▶ **EXERCISE BRIEF**
Copy the lines below exactly, starting at the one with "Motel 6 Visalia: th bedroom" and ending at the one with "aterrizar-un-avion-rc-velocidad-bj", and leave out any picture.

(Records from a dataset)
__________
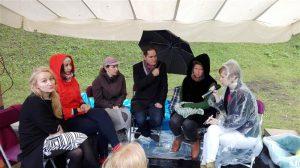 Kui aktivistid ja kunstnikud on ühes telgis, on lootust, et sünnib ühiskonda mõjutav sotsiaalse kunsti projekt. Kati Ilves, Maarin Ektermann, Marge Monko, Siim Tuisk, Flo Kasearu ja Triin Toomesaar arutasid aktivismi ja nüüdiskunsti kokkupuutepunktide üle.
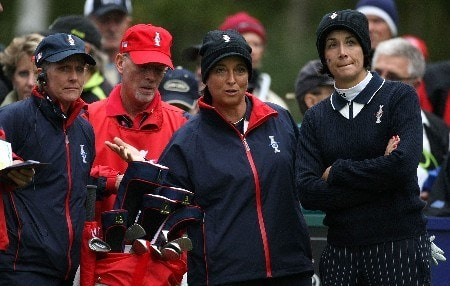 HALMSTAD, SWEDEN - SEPTEMBER 14:  Laura Diaz and Sherri Steinhauer discuss the tee shot on the 12th hole with team captain Besty King after making a putt on the 11th hole during the morning foursomes at the Solheim Cup at Halmstad Golf Club on September 14, 2007 in Halmstad, Sweden.  (Photo by Jonathan Ferrey/Getty Images)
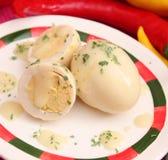 Ägg med senapsgult sås Fotografering för Bildbyråer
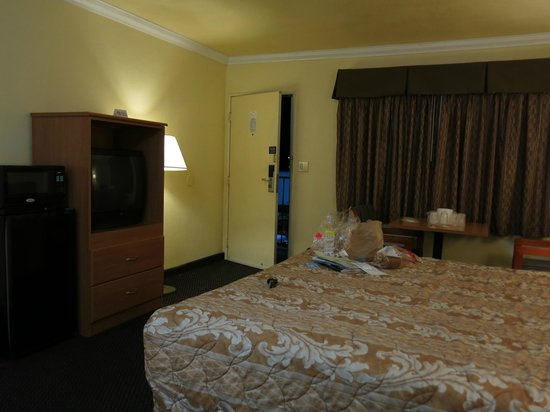 Motel 6 Visalia: th bedroom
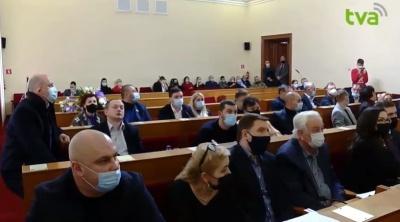 У Чернівцях обласна рада продовжила сесію, зірвану напередодні через «замінування»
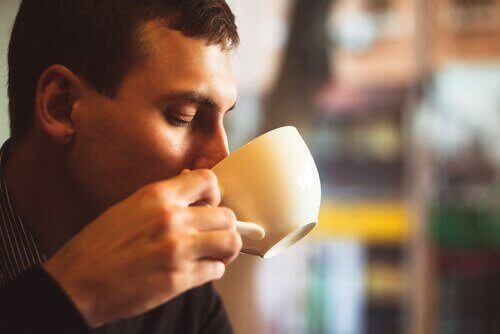 Man dricker kaffe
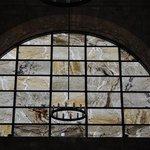 baie en marbre translucide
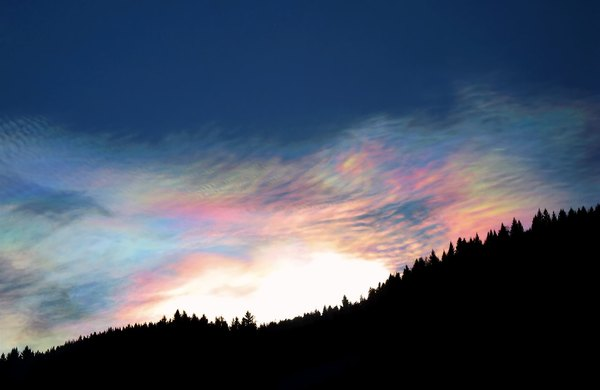 Nature's bling-bling: Cirrostratus PSCs (Polar Stratospheric Clouds / Nacreous Clouds)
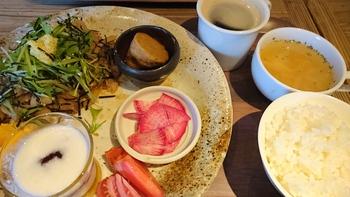 久しぶりランチ【蔵カフェ&マルシェ= ころも農園=】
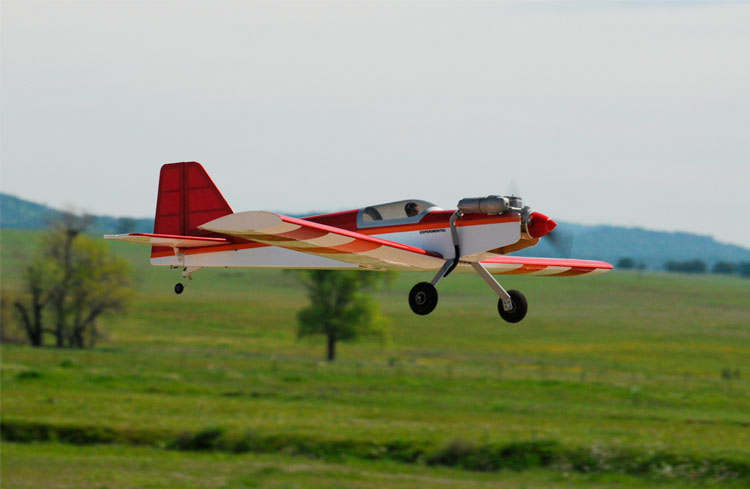aterrizar-un-avion-rc-velocidad-bj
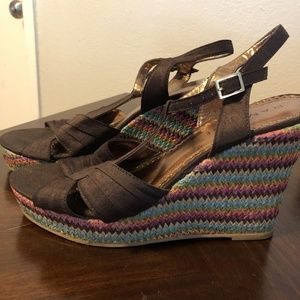 Rampage Sandals Wedges Womens 9.5 Brown Chevron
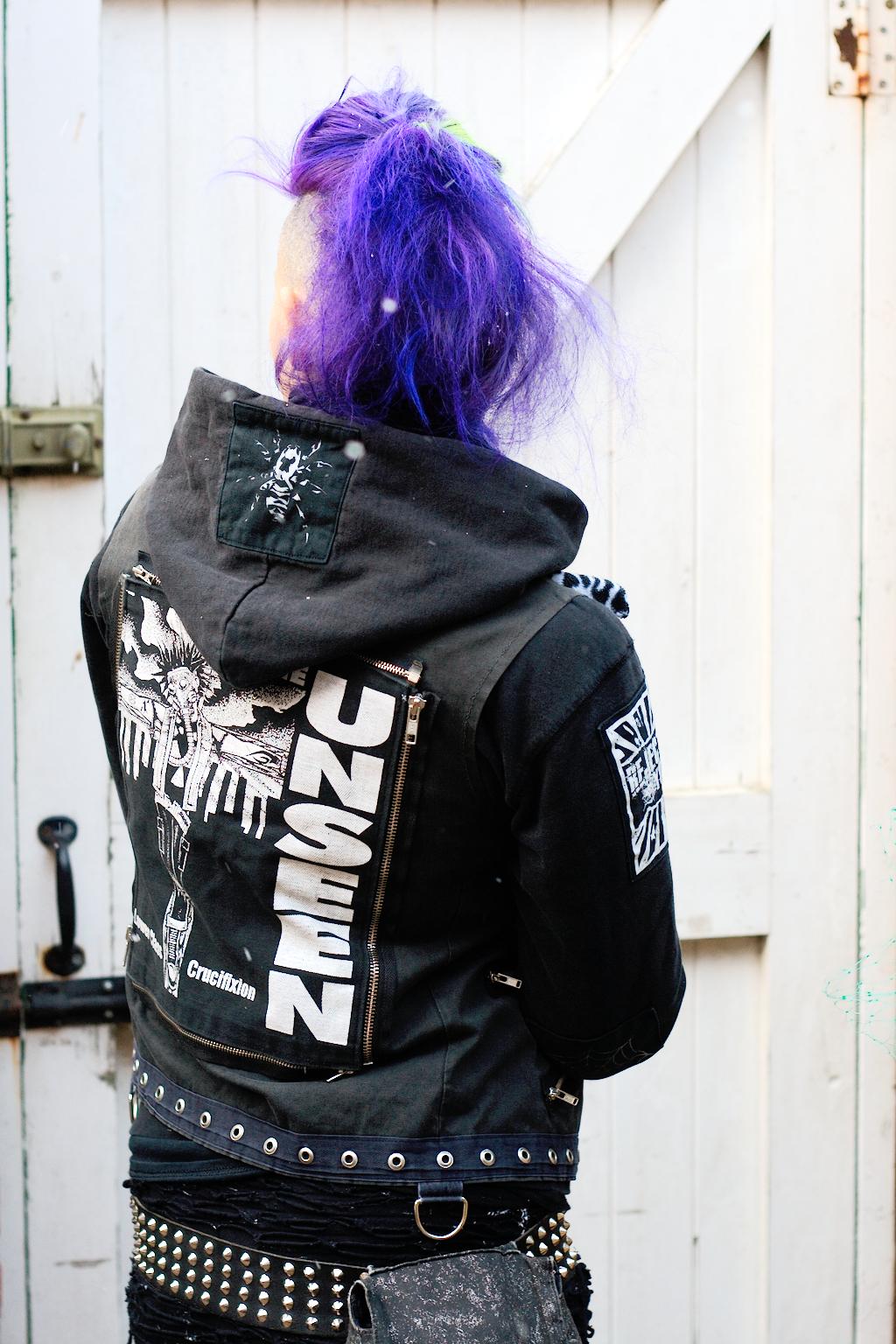 Ausgehoutfits im Winter - Kapu und Weste - Zebraspider DIY Anti-Fashion Blog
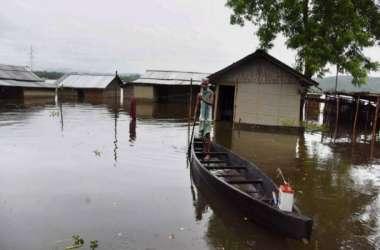 असम बाढ़: 2400 करोड़ की झोपडिय़ां और करोड़ों के मवेशी, 22 लाख परिवार बर्बाद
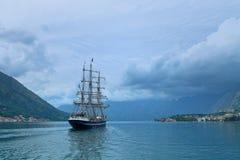 Yacht di navigazione nella baia di Cattaro Fotografie Stock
__________
▶ **SOLUTION FOR THIS PROBLEM**
 Motel 6 Visalia: th bedroom
 У Чернівцях обласна рада продовжила сесію, зірвану напередодні через «замінування»
 Man dricker kaffe
 baie en marbre translucide
 Nature's bling-bling: Cirrostratus PSCs (Polar Stratospheric Clouds / Nacreous Clouds)
 久しぶりランチ【蔵カフェ&マルシェ= ころも農園=】
aterrizar-un-avion-rc-velocidad-bj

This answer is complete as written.